More than 79,000 people enrolled in the 14 states with their own websites, bringing the nationwide total of 106,000 for October. But even that number is barely one-fifth of what officials had projected. It is a small fraction of the millions who have received private health coverage cancellations as a result of President Barack Obama’s signature program.
After weeks of highly publicized technical woes, the administration had said in advance that the enrollment numbers would fall far short of initial expectations. A paltry 26,794 people enrolled for health insurance during the first month of operations of the federal “Obamacare” website.
The administration said an additional 1 million people have been found eligible to buy coverage in the markets, with about one-third qualifying for tax credits to reduce their premiums. Another 396,000 have been found eligible for Medicaid, which covers low-income people.
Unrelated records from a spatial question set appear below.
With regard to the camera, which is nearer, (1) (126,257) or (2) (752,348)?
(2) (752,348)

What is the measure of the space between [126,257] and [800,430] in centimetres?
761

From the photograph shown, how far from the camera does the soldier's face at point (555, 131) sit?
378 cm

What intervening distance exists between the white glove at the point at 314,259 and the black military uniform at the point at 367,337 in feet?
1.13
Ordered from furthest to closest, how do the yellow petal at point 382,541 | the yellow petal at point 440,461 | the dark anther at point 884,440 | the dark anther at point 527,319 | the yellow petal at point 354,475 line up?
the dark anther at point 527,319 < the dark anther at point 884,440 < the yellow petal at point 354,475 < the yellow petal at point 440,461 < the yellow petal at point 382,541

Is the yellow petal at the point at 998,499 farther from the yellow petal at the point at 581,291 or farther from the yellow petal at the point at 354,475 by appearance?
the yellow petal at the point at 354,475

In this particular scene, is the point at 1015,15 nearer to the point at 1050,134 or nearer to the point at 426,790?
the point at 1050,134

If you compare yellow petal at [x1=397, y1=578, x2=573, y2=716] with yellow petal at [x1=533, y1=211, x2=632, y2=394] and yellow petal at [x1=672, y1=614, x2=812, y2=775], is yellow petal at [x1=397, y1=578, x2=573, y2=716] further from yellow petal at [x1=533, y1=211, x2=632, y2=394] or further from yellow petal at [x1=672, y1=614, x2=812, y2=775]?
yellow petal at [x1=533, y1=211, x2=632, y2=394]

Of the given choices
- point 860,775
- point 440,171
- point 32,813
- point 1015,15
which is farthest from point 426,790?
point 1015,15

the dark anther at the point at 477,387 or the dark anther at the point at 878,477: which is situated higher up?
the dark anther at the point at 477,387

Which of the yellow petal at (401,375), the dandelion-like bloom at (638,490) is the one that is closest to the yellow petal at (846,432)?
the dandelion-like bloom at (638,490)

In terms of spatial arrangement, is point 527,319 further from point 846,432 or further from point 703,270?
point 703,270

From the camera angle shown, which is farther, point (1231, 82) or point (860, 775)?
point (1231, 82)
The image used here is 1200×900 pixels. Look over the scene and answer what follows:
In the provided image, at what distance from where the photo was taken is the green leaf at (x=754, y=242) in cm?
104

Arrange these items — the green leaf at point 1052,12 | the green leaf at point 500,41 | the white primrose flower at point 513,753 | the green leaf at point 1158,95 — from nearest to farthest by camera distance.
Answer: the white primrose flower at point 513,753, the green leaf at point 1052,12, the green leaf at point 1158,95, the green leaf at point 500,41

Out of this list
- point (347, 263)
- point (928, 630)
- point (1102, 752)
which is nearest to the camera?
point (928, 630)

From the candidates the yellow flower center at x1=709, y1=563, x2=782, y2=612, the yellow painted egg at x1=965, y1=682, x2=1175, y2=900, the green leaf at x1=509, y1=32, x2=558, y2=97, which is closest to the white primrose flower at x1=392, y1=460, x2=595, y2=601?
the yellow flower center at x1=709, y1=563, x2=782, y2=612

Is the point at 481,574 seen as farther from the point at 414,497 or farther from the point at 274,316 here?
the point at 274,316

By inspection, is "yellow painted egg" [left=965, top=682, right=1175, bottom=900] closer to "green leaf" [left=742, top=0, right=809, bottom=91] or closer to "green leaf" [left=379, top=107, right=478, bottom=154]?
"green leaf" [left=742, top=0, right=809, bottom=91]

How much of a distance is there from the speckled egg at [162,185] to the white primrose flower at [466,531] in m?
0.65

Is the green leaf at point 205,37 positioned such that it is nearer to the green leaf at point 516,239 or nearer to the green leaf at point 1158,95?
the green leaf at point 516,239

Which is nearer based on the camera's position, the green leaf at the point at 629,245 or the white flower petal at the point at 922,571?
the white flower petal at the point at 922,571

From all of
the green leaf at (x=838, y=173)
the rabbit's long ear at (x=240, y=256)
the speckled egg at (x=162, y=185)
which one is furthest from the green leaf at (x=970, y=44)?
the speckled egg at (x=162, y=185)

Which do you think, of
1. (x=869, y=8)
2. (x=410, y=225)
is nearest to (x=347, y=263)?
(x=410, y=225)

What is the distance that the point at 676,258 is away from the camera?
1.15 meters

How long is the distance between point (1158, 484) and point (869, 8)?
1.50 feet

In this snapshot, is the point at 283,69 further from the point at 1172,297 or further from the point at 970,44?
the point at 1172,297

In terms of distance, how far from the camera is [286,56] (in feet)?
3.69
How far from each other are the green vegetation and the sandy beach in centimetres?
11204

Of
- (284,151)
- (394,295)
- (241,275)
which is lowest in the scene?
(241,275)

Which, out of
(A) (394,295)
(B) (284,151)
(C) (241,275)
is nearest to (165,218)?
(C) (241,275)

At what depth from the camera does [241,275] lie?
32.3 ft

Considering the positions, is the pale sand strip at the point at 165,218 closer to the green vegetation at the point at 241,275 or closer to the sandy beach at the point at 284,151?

“Even with the administration’s Enron-like accounting, fewer people have signed up for Obamacare nationwide than the 280,000 who’ve already lost their plan in Kentucky as a result of Obamacare mandates,” Senate Republican Minority Leader Mitch McConnell said.
Administration officials and senior congressional Democrats expressed confidence in the program’s future. “We expect enrollment will grow substantially throughout the next five months,” said Health and Human Services Secretary Kathleen Sebelius, who is in overall charge.
Still, the White House raced to reassure anxious Democrats who are worried about the controversial program, which they voted into existence three years ago over Republican opposition as strong now as it was then.
Senate Democrats arranged a closed-door meeting for midday Thursday in the Capitol with White House officials, who held a similar session on Wednesday with the House rank and file.
So far, five Senate Democrats are on record in support of legislation by Democratic Sen. Mary Landrieu to make sure everyone can keep their present coverage if they want to. The bill would require insurance companies to continue offering existing policies, even if they fall short of minimum coverage requirements in the law.
The measure has little apparent chance at passage, given that it imposes a new mandate on the insurance industry that Republicans will be reluctant to accept.
At the same time, a vote would at least permit Democrats to say they have voted to repair some of the problems associated with the Affordable Care Act, as many appear eager to do.
Across the Capitol, majority Republicans in the House set a vote for Friday on legislation to permit insurance companies to continue selling existing policies that have been ordered scrapped because they fall short of coverage standards in the law.
Obama apologized last week for the broken promise, but aides said at the time the White House was only considering administration changes, rather than new legislation.